Questions to answer:
a - From the dose-rate abstract, echo the passage starting at "Objectives The treatment" and ending at "of the radiopharmaceutical.".
b - Answer these from the dose-rate abstract:
(i) Which cells were irradiated?
(ii) For how many hours were the cells irradiated?
(iii) According to the cell cycle analysis, to what can differences in radiosensitivity not be attributed?

Text:
==============================

Cellular Response to Exponentially Increasing and Decreasing Dose Rates

Objectives The treatment of cancer using targeted radionuclide therapy is of interest to the radiation oncology field due to its potential for killing tumor cells while minimizing dose-limiting toxicities to normal tissue. Ionizing radiation emitted by targeted radionuclide therapy delivers radiation absorbed doses over protracted periods of time with continuously varying dose rates. As RIT becomes a more prominent part of cancer therapy, accurate models for predicting biologically effective dose (BED) or equieffective dose (EQD2_α/β) will become essential. This study examines the radiobiological impact of the dose rate increase half-time during the uptake phase of the radiopharmaceutical.

Methods V79 Chinese hamster lung fibroblasts were irradiated acutely or with continuously varying dose rates with ¹³⁷Cs γ-rays for 168 h. The following dose rate patterns were delivered: acute, monoexponentially decreasing (T_d=64 h), and exponentially increasing and decreasing with different increase half-times (T_i=2 h and T_d=64 h, T_i=8 h and T_d=64 h, T_i=24 h and T_d=64 h). Cell survival assays were carried out and surviving fractions were calculated.

Results Data obtained from survival assays demonstrated that increasing T_i leads to increasing cell sparing. Conventional dose response models (BED and EQD2_α/β) were not able to fit the cell survival data; they underestimate both BED and EQD2_α/β at high dose rates and overestimate both at low dose rates. Cell cycle analysis suggested that differences in radiosensitivity cannot be attributed to redistribution. Accordingly, the expressions for BED and EQD2_α/β were modified empirically with an adaptive response function that fit the experimental data more accurately.

Conclusions Our experimental data demonstrates a marked increase in cell survival when the dose rate increase half-time is increased, thereby suggesting an adaptive response arising as a consequence of this phase of the irradiation. We have modified conventional radiobiological models to account for this phenomenon.

==============================

Information provided:
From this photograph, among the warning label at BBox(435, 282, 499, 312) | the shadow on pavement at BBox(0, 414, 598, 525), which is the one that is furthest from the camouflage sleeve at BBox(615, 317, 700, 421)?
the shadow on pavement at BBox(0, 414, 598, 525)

==============================

Responses by item number:
a -
Objectives The treatment of cancer using targeted radionuclide therapy is of interest to the radiation oncology field due to its potential for killing tumor cells while minimizing dose-limiting toxicities to normal tissue. Ionizing radiation emitted by targeted radionuclide therapy delivers radiation absorbed doses over protracted periods of time with continuously varying dose rates. As RIT becomes a more prominent part of cancer therapy, accurate models for predicting biologically effective dose (BED) or equieffective dose (EQD2_α/β) will become essential. This study examines the radiobiological impact of the dose rate increase half-time during the uptake phase of the radiopharmaceutical.

b -
(i) V79 Chinese hamster lung fibroblasts
(ii) 168 h
(iii) Redistribution